Using : C++ (MinGW), Qt4.7.4, Vista (OS), intel core2vPro
I need to process 2 huge files in exactly the same way. So i would like to call the processing routine from 2 separate threads for 2 separate files. The GUI thread does nothing heavy; just displays a label and runs an event loop to check for emission of thread termination conditions and quits the main Application accordingly. I expected this to utilize the two cores (intel core2) somewhat equally, but on the contrary i see from Task Manager that one of the cores is highly utilized and the other is not (though not every time i run the code); also the time taken to process the 2 files is much more than the time taken to process one file (i thought it should have been equal or a little more but this is almost equal to processing the 2 files one after another in a non-threaded application). Can i somehow force the threads to use the cores that i specify?
QThread* ptrThread1=new QThread;
QThread* ptrThread2=new QThread;
ProcessTimeConsuming* ptrPTC1=new ProcessTimeConsuming();
ProcessTimeConsuming* ptrPTC2=new ProcessTimeConsuming();
ptrPTC1->moveToThread(ptrThread1);
ptrPTC2->moveToThread(ptrThread2);
//make connections to specify what to do when processing ends, threads terminate etc
//display some label to give an idea that the code is in execution
ptrThread1->start();
ptrThread2->start(); //i want this thread to be executed in the core other than the one used above
ptrQApplication->exec(); //GUI event loop for label display and signal-slot monitoring
Reading in parallel from a single mechanical disk often times (and probably in your case) will not yield any performance gain, since the mechanical head of the disk needs to spin every time to seek the next reading location, effectively making your reads sequential.

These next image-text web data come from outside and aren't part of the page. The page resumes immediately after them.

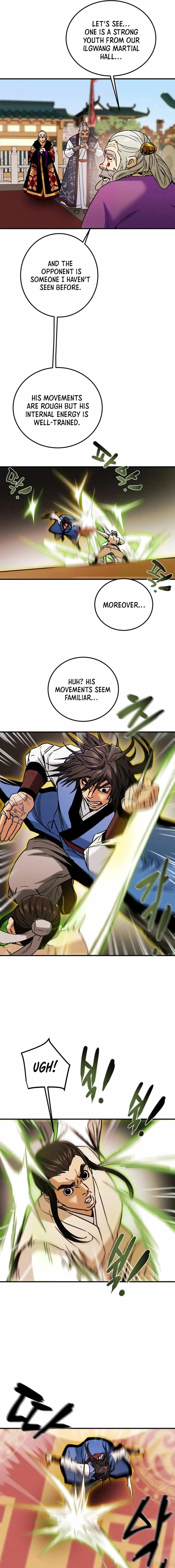 Heavenly Moon Chapter 40 Online - página 15
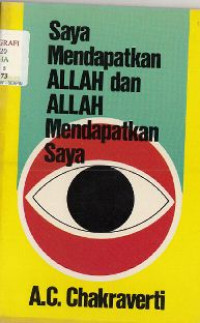 Image of Saya Mendapatkan Allah dan Allah Mendapatkan Saya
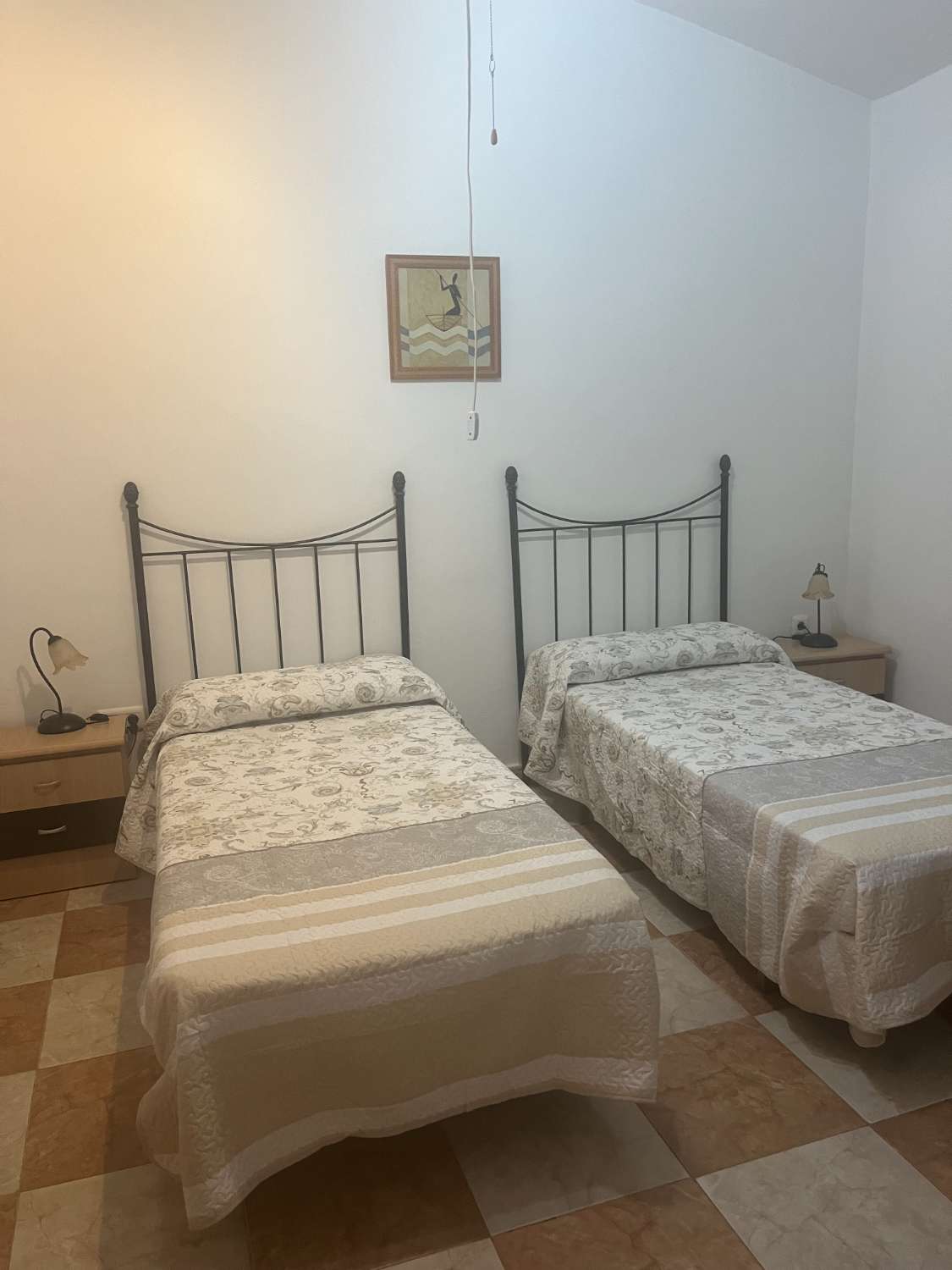 Petit Appartement en location à Málaga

Worse, if a lot of threads are trying to read, the performance may even degrade with respect to the sequential version, because the disk head is bounced to different locations of the disk and thus needs to spin back where it left off every time.
Generally, you cannot do better than reading the files in a sequence and then processing them in parallel using perhaps a producer-consumer model.